Search the records below for the word "right". Copy each line where it occurs.

=== Begin Enclosure ===

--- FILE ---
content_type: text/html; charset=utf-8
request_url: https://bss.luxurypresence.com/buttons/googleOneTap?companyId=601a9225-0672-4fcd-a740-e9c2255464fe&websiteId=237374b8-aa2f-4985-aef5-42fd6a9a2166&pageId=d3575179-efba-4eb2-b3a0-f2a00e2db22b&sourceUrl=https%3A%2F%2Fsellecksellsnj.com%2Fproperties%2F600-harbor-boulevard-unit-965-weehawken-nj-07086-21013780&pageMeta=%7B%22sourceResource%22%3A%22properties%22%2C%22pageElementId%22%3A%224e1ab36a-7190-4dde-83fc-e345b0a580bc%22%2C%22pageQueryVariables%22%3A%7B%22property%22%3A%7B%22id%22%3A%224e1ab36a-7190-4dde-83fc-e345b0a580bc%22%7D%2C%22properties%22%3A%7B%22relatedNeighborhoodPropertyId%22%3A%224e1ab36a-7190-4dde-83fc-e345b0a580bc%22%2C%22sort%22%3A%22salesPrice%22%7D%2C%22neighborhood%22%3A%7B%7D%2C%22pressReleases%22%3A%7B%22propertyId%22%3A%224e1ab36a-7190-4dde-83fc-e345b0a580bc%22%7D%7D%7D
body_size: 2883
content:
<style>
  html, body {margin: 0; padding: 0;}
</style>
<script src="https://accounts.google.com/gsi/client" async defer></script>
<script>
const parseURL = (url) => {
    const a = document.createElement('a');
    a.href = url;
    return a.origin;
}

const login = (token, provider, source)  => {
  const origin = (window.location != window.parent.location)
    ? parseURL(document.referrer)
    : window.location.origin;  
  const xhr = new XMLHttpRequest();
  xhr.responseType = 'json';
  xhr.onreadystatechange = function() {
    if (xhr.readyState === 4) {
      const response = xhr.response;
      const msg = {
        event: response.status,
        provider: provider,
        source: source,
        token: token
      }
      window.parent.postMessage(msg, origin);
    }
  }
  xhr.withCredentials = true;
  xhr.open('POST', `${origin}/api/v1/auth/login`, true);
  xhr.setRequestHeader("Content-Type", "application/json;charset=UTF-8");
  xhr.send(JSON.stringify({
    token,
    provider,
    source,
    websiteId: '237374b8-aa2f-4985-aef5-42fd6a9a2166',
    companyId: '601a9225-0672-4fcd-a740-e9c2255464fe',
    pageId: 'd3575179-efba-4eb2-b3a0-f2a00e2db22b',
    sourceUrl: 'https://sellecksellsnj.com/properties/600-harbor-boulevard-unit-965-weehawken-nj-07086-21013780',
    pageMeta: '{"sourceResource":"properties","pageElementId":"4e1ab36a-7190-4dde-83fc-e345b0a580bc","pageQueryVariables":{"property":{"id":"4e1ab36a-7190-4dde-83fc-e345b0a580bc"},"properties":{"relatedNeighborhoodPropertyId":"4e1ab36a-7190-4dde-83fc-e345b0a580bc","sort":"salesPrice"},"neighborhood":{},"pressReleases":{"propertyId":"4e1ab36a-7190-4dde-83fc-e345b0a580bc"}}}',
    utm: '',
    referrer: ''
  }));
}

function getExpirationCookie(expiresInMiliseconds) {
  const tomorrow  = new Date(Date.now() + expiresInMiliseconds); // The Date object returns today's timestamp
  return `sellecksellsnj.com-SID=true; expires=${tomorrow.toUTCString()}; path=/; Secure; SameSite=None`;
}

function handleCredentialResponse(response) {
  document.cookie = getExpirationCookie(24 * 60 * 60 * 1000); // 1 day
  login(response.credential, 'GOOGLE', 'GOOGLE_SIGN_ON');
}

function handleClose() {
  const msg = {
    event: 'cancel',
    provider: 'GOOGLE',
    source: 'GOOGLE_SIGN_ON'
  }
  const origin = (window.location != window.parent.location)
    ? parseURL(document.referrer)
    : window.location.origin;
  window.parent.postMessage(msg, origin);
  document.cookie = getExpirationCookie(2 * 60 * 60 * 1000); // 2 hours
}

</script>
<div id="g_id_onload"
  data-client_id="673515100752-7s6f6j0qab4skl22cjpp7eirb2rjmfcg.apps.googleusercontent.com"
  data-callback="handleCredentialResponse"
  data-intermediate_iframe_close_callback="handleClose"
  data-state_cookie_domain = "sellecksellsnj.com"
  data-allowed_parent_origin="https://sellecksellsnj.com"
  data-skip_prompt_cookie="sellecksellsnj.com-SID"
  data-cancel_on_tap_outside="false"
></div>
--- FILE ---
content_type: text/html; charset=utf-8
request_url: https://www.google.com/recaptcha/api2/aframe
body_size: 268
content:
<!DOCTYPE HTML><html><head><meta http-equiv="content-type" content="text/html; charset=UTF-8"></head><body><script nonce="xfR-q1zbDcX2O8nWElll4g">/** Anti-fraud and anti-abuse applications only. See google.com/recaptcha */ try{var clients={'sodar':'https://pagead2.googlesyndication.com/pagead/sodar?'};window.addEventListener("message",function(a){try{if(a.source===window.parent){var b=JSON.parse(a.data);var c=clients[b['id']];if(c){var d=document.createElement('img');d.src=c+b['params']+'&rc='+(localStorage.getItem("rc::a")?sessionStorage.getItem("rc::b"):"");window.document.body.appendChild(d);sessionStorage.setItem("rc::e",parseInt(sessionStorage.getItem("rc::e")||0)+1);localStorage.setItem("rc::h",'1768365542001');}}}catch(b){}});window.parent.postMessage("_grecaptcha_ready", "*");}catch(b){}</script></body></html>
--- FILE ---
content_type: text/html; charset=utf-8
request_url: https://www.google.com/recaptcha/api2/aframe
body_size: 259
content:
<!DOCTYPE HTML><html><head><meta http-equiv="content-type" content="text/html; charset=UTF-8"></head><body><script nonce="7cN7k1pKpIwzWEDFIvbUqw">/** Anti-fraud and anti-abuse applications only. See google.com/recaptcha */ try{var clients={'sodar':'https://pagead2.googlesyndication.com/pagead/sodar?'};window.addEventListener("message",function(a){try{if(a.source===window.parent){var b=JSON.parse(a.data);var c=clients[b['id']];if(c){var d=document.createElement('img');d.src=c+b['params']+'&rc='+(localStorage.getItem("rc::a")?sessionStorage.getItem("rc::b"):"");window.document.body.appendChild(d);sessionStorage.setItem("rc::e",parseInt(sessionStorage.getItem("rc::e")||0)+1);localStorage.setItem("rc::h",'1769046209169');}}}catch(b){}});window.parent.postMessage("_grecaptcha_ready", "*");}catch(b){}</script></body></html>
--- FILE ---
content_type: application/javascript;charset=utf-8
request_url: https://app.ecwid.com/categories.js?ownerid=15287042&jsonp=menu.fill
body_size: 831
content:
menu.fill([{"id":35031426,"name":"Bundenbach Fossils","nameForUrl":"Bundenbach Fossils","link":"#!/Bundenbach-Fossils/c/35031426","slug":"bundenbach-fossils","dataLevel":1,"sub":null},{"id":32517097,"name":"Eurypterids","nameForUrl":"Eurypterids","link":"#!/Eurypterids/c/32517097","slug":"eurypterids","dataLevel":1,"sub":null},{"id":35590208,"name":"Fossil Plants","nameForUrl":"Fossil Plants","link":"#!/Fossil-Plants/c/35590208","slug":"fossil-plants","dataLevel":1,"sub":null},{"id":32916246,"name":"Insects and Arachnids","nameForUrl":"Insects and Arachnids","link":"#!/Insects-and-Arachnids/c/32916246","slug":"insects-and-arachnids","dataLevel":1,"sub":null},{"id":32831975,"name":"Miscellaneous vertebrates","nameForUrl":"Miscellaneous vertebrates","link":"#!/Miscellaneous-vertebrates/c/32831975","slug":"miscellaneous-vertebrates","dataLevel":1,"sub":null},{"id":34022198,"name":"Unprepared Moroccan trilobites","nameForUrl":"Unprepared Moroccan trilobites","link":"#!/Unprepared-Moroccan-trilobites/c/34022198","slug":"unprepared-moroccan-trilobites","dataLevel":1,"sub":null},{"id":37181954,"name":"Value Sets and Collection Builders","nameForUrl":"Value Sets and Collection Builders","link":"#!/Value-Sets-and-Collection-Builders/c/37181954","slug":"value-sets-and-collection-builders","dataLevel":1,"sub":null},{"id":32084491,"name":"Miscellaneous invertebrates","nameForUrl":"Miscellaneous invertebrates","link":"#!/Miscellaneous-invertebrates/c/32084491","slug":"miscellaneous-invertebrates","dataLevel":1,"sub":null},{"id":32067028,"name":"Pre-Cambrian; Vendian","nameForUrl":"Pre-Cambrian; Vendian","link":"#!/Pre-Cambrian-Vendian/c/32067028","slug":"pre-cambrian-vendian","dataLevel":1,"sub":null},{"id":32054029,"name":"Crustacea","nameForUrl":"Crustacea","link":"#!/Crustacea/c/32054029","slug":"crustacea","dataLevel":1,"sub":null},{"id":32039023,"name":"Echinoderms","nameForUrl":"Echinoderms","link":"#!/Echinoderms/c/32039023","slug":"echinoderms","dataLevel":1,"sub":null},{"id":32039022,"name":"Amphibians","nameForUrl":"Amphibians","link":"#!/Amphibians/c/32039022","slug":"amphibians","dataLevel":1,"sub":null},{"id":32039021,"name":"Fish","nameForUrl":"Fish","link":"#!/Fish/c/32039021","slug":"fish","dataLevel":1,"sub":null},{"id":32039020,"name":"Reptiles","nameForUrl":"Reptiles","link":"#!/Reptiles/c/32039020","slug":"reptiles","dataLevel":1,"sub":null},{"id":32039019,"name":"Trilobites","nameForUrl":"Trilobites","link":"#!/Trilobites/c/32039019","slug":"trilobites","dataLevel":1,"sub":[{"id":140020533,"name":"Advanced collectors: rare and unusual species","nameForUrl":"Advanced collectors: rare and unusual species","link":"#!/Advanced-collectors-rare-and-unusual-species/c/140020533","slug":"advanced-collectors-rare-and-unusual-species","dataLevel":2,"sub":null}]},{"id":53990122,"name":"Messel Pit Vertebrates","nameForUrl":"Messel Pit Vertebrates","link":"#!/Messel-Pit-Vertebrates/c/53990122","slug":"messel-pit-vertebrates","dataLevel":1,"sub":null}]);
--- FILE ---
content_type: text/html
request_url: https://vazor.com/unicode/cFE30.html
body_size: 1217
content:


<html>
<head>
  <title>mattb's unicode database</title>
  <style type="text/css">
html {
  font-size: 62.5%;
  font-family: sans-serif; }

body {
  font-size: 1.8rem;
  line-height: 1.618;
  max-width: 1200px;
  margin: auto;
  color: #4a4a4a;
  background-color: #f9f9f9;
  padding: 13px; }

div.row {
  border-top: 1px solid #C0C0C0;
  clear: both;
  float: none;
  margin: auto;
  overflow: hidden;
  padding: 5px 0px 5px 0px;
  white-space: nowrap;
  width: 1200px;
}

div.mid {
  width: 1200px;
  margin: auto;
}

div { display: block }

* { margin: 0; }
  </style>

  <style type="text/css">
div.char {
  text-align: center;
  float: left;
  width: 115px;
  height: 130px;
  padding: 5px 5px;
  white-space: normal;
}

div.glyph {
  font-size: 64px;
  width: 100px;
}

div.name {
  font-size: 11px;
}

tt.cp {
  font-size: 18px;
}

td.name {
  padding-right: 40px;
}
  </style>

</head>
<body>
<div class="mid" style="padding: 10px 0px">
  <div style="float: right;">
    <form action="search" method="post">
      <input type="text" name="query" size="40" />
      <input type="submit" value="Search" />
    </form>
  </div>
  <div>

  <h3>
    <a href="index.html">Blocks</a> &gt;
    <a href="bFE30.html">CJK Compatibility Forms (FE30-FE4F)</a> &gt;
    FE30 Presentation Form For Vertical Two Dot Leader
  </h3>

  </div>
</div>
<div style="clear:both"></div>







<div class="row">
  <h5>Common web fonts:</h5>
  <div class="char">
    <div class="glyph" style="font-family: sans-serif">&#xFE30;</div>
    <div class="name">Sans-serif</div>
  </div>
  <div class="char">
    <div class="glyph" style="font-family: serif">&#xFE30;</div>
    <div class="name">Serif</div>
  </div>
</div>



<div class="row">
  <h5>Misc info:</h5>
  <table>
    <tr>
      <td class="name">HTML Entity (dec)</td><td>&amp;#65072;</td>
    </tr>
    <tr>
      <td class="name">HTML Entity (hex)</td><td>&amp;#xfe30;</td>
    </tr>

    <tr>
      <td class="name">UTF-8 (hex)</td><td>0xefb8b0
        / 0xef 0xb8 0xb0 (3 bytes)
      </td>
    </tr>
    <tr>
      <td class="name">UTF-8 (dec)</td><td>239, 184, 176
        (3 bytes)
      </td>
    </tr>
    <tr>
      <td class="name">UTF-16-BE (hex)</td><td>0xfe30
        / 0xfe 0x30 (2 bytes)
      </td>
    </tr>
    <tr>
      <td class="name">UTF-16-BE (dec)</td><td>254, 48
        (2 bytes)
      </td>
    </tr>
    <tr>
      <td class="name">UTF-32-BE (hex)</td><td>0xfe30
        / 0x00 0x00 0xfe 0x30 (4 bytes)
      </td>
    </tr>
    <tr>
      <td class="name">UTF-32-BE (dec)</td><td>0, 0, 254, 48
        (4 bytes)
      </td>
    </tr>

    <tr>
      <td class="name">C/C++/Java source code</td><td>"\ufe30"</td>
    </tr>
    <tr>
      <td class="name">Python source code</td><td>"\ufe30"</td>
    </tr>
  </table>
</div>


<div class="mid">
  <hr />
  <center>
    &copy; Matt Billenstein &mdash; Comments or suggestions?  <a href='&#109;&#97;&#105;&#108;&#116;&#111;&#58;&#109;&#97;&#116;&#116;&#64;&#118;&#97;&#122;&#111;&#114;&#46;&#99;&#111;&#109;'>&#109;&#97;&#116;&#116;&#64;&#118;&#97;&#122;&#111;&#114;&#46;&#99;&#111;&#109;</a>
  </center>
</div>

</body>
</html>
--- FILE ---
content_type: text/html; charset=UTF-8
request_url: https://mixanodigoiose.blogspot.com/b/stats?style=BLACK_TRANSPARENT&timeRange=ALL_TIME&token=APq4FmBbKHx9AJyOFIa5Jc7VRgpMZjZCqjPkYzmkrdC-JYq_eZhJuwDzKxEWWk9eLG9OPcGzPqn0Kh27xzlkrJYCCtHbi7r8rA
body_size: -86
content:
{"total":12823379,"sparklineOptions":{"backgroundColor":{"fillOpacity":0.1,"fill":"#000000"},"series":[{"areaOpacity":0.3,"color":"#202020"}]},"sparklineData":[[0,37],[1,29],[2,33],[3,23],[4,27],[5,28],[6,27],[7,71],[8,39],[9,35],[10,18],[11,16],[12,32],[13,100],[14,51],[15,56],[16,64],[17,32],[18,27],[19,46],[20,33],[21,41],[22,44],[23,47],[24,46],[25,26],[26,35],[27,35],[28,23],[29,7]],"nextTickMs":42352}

=== End Enclosure ===

#### Response area:
  padding-right: 40px;
  <div style="float: right;">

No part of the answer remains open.